John Kehoe, Partner, Consumer & Technology Business audit and assurance group, said:

These results re-affirm how important the smartphone is in our daily lives and show that it is likely to further consolidate its status as the most successful consumer device. While many people wish they could reduce the extensive amount of time they spend on their smartphones, it is clear that they are the preferred devices for everything from banking to online search, browsing, playing games and shopping.

Reason for Churn: Not using it enough and subscriptions being too expensive are the two main reasons for cancelling a video streaming subscription in the past 12 months.

Focus on profitable growth.
 
  • Based on Deloitte’s TMT Predictions, in 2024, streamers are expected to charge more for premium content, fight churn with longer subscriptions, and satisfy bargain hunters with more pricing tiers.
  • More than a decade into the streaming video revolution, media, and entertainment (M&E) companies seem to be realising how hard it is to recoup the historic profits of the pay TV business model. In 2024, Deloitte predicts that the combined number of subscription video on demand tiers offered by the top US providers will more than double between 2022 and 2024: from an average of four options to eight. From cheap ad-supported offerings and gated content to premium tiers with instant access, streamers are expected to shift from growth at all costs to making it easier for all their subscribers to get enough value for the price. Viewers may find it harder to wade through the options, but tiering could help them get more of what they want, and less of what they don’t. 31% of respondents would still prefer to pay a full price subscription with no ads.
  • Over the last 12 months there has also been much coverage around Netflix’s restrictions on account sharing. Based on the responses to our survey only 37% (2022: 35%) of users share their account with other households. The incidence of sharing is most widespread among the youngest age group. Among the 18-24 year old respondents nearly 60% share their account. It is lower amongst the 25-34 years olds at 45%.
  • However, when asked about any crackdown in account sharing just above a third (36%) would consider paying extra to keep sharing a video subscription account, while 7 in 10 would not consider taking out a second account at full price.

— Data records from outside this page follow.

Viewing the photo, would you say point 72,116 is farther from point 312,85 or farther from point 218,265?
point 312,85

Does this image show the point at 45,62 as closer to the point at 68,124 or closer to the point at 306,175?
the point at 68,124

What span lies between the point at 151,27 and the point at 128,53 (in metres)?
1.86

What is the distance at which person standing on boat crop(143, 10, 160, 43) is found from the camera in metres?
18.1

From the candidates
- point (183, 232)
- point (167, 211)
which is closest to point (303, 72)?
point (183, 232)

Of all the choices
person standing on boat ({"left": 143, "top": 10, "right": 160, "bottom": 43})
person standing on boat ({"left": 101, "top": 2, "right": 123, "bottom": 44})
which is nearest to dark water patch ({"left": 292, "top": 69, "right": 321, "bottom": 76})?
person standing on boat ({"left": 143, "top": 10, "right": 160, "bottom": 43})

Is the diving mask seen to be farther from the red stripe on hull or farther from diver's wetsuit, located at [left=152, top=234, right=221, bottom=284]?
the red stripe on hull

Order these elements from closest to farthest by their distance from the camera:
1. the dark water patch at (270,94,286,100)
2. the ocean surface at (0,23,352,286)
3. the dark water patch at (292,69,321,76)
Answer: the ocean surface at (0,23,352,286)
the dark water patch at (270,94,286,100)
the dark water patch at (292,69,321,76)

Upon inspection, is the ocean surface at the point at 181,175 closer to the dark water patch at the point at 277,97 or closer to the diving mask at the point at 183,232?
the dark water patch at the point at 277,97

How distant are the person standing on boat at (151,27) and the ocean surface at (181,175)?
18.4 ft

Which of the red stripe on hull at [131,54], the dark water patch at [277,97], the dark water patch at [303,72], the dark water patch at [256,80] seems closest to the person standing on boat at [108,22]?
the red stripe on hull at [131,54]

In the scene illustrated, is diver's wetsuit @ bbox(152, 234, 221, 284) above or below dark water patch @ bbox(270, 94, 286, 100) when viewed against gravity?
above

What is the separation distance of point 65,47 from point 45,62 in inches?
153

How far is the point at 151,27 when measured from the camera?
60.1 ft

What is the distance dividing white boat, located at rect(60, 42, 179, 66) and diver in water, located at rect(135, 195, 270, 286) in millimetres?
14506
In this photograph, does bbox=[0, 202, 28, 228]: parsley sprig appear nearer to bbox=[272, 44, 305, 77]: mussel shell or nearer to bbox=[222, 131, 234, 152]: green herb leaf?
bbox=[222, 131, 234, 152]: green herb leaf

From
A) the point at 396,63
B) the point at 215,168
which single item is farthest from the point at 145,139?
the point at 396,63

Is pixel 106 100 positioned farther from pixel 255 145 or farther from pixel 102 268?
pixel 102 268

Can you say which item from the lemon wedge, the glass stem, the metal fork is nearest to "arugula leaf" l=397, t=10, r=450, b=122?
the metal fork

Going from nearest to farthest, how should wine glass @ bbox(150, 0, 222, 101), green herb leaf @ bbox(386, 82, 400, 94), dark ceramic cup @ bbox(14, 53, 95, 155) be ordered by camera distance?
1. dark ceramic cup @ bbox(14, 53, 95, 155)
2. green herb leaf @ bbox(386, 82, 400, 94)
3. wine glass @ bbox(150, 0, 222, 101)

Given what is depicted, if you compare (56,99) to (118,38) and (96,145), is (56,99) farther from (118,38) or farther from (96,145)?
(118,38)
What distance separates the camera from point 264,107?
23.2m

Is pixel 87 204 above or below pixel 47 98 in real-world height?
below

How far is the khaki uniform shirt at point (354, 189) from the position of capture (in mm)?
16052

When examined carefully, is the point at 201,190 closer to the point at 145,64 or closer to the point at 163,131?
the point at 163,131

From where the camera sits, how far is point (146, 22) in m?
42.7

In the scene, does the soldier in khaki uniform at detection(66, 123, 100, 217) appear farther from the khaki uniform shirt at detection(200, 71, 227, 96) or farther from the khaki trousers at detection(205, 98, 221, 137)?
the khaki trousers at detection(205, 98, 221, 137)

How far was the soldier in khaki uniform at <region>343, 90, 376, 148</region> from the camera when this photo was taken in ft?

SVOD No. of Homes: While the majority of adults (61%) do not share their access to their video subscriptions outside their household, 37% share accounts between two or more households.

Response to Sharing Crackdown: Just above a third (36%) would consider paying extra to keep sharing a video subscription account, while 7 in 10 would not consider taking out a second account at full price.

Watching a new season of a favourite show is the main reason for resubscribing to a video streaming service for 32%. More than 1 in 5 have resubscribed in order to watch content that has moved to the service or because they got a free or discounted rate.